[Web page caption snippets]
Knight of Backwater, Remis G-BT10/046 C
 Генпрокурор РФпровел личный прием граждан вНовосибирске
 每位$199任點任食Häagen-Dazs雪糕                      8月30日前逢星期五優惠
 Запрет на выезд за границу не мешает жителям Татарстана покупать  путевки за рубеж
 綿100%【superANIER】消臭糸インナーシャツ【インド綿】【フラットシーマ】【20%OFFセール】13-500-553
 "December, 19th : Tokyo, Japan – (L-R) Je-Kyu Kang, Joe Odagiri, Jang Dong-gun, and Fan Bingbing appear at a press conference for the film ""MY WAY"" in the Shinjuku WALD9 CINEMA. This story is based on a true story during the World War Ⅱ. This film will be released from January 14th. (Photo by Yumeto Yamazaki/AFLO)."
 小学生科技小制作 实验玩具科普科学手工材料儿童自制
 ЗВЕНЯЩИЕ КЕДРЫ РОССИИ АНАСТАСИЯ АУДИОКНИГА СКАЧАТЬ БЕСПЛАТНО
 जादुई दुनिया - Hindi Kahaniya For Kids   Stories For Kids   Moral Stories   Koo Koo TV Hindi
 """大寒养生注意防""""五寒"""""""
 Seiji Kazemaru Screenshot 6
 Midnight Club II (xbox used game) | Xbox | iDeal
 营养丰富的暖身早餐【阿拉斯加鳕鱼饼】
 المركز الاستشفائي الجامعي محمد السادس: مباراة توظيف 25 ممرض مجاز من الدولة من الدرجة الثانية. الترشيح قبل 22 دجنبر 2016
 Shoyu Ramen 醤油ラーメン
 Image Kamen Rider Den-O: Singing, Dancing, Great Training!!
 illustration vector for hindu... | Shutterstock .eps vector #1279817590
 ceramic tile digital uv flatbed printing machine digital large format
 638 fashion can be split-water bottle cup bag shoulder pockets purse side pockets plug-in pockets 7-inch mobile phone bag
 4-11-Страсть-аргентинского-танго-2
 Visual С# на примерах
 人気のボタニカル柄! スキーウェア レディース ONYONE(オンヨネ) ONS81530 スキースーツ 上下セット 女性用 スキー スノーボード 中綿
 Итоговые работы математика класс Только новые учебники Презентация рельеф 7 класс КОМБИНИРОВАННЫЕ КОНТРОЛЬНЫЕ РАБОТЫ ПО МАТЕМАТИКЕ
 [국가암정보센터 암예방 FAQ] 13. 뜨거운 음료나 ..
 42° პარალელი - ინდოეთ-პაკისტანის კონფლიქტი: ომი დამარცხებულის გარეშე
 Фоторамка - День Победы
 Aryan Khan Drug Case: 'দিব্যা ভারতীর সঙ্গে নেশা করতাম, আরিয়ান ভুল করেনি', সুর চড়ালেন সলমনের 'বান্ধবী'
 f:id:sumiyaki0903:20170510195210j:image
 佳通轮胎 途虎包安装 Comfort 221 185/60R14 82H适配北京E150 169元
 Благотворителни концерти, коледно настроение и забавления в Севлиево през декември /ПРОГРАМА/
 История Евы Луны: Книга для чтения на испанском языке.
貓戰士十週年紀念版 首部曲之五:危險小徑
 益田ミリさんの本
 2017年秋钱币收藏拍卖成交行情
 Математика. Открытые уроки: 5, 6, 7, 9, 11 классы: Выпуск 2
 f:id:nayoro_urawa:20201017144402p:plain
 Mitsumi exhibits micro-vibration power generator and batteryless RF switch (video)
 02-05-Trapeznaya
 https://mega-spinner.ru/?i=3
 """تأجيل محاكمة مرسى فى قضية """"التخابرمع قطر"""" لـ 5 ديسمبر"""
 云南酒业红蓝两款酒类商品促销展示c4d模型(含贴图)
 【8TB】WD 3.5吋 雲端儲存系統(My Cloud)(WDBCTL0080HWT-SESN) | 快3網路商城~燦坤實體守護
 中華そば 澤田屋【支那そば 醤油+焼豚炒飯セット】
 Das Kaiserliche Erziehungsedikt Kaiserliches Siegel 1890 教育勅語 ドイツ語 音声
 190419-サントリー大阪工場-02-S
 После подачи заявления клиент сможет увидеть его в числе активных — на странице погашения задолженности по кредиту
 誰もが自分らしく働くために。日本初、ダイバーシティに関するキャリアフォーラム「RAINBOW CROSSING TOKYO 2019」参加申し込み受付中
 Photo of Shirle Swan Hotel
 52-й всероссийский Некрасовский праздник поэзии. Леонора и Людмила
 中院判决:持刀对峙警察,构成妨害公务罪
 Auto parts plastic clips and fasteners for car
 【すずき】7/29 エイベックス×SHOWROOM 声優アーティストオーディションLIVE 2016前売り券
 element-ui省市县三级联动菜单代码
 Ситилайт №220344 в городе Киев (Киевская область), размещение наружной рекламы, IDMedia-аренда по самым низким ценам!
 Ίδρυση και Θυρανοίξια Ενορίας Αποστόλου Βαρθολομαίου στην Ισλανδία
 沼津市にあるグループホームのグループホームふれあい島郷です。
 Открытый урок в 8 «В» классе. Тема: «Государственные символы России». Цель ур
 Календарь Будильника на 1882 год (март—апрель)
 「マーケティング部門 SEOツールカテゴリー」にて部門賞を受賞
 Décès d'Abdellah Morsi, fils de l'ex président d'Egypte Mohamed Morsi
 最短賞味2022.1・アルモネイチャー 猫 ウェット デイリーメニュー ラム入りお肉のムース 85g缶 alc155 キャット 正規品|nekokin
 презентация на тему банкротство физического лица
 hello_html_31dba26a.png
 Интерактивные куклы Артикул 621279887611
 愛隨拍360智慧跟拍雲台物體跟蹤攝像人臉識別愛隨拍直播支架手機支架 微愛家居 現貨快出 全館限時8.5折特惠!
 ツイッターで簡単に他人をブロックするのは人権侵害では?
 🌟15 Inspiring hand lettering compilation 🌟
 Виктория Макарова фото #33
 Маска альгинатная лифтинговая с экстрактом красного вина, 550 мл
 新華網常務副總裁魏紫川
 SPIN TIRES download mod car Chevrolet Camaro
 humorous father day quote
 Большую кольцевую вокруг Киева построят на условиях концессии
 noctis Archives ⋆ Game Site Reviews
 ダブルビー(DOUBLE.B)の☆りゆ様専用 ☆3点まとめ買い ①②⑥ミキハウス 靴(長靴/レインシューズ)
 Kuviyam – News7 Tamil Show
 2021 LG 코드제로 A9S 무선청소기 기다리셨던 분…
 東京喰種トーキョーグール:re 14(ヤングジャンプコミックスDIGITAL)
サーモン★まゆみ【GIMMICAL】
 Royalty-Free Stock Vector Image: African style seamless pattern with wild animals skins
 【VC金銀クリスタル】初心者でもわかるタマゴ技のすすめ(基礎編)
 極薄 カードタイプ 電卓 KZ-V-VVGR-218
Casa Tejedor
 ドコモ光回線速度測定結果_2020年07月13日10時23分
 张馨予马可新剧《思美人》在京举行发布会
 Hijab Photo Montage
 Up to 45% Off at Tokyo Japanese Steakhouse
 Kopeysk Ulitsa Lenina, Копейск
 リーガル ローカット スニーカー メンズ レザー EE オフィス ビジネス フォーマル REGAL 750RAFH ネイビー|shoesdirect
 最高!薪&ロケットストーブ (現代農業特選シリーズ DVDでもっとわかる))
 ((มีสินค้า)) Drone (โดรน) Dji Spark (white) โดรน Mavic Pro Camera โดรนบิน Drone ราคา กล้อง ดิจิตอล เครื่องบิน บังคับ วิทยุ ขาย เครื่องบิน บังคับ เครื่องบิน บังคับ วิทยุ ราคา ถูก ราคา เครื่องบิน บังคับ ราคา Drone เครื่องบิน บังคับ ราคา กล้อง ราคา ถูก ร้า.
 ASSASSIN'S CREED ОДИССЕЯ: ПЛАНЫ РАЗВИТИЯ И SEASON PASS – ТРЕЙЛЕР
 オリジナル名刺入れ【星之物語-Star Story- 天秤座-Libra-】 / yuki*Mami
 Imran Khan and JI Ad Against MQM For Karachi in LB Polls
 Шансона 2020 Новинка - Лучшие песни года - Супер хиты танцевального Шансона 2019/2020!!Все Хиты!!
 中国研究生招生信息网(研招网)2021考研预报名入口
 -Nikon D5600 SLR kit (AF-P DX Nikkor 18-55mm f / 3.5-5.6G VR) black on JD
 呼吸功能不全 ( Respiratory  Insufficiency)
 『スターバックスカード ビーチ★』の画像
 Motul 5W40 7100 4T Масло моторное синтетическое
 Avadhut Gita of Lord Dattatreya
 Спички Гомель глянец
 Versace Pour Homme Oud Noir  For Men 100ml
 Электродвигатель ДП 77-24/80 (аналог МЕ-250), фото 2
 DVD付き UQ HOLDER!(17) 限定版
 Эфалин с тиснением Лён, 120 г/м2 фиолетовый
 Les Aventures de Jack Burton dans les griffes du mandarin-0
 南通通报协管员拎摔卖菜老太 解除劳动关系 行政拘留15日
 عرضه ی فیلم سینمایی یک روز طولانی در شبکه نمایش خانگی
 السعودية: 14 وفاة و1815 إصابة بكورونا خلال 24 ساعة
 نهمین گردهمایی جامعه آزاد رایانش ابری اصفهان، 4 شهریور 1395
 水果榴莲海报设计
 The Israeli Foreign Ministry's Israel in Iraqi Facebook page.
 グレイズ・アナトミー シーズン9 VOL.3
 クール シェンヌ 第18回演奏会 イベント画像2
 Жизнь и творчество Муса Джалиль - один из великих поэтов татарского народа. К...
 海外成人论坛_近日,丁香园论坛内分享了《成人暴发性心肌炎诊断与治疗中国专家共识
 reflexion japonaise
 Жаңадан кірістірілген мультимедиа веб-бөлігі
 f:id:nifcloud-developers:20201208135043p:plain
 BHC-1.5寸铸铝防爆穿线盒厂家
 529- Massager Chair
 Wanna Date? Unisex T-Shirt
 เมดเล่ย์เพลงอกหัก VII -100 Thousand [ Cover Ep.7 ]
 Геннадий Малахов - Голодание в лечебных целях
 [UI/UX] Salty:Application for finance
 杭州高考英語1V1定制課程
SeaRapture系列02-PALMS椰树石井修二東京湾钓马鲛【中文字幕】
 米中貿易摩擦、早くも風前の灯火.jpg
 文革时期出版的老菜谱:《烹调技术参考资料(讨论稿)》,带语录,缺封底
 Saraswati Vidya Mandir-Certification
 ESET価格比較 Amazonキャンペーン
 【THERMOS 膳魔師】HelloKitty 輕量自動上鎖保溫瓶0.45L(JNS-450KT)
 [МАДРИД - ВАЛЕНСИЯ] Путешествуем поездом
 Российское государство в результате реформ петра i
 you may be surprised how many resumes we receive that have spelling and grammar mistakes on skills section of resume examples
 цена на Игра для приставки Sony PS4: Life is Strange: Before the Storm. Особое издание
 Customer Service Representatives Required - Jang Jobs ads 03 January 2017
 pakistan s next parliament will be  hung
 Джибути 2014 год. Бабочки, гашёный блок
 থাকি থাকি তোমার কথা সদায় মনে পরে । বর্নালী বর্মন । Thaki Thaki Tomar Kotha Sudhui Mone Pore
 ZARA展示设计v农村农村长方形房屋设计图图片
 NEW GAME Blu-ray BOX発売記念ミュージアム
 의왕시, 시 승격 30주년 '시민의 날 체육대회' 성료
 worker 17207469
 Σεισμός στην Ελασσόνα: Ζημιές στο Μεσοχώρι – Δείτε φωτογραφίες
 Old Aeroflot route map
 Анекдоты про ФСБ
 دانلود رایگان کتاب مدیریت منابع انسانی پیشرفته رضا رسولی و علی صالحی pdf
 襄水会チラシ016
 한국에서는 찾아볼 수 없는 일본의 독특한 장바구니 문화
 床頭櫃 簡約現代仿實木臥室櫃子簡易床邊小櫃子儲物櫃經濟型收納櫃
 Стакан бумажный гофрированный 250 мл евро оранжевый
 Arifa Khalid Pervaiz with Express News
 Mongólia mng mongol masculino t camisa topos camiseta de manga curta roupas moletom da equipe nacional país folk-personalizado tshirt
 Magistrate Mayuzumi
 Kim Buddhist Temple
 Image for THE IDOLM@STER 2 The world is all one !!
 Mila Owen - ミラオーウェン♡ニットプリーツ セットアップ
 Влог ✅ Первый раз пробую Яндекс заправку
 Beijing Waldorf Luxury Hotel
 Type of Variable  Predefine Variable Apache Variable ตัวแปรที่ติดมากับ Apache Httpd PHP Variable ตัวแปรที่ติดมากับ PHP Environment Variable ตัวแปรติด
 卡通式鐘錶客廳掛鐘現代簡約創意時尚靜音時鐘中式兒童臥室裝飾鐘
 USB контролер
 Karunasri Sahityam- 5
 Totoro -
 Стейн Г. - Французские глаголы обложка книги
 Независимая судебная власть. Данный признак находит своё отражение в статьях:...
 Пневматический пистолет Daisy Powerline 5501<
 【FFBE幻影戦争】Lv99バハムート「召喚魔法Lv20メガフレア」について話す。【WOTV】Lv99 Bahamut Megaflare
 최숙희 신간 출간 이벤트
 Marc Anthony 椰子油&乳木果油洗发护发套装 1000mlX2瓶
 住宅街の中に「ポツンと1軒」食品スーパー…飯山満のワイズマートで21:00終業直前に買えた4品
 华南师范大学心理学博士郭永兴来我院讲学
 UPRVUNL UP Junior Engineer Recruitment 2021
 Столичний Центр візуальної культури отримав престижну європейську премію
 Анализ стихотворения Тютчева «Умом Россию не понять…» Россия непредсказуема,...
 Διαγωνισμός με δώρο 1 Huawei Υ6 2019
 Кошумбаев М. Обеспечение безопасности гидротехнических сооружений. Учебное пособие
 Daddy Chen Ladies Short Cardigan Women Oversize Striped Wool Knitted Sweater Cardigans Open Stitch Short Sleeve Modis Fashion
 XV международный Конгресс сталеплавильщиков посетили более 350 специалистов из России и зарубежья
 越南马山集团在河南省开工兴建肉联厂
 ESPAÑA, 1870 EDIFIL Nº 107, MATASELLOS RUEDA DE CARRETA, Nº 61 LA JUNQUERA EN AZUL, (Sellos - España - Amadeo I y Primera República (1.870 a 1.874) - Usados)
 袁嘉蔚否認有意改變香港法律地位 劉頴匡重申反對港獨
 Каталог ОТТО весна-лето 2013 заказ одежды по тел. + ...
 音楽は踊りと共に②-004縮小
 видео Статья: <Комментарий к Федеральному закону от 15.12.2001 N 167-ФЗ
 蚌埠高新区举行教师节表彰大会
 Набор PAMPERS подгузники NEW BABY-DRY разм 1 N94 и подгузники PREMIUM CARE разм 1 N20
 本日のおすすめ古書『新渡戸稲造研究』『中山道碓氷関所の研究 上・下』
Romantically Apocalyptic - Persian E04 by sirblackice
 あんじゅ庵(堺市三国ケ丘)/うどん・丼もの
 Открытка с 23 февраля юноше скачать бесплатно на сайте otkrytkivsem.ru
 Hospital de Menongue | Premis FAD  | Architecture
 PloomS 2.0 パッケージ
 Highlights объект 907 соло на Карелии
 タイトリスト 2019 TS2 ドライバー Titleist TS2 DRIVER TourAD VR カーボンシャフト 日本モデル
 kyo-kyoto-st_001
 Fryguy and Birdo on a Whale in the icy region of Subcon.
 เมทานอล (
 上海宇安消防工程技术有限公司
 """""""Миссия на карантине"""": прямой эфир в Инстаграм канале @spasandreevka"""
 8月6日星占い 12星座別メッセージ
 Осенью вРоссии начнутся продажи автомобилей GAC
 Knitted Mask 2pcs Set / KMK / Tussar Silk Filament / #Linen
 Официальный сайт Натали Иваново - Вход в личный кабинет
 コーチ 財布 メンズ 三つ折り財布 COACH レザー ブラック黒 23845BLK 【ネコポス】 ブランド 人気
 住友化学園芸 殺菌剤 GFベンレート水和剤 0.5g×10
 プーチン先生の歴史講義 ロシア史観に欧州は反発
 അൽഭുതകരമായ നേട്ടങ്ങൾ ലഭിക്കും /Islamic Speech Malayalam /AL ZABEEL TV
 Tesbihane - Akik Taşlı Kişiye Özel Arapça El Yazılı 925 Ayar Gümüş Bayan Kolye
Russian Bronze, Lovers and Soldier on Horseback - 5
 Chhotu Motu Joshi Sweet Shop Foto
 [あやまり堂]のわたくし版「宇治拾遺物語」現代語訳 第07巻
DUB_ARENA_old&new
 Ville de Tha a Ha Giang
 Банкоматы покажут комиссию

(What is required) In the data above, find the line that contains "綿100%【superANI", then reproduce exactly every line from the first line through that line.

(Answer below)
Knight of Backwater, Remis G-BT10/046 C
 Генпрокурор РФпровел личный прием граждан вНовосибирске
 每位$199任點任食Häagen-Dazs雪糕                      8月30日前逢星期五優惠
 Запрет на выезд за границу не мешает жителям Татарстана покупать  путевки за рубеж
 綿100%【superANIER】消臭糸インナーシャツ【インド綿】【フラットシーマ】【20%OFFセール】13-500-553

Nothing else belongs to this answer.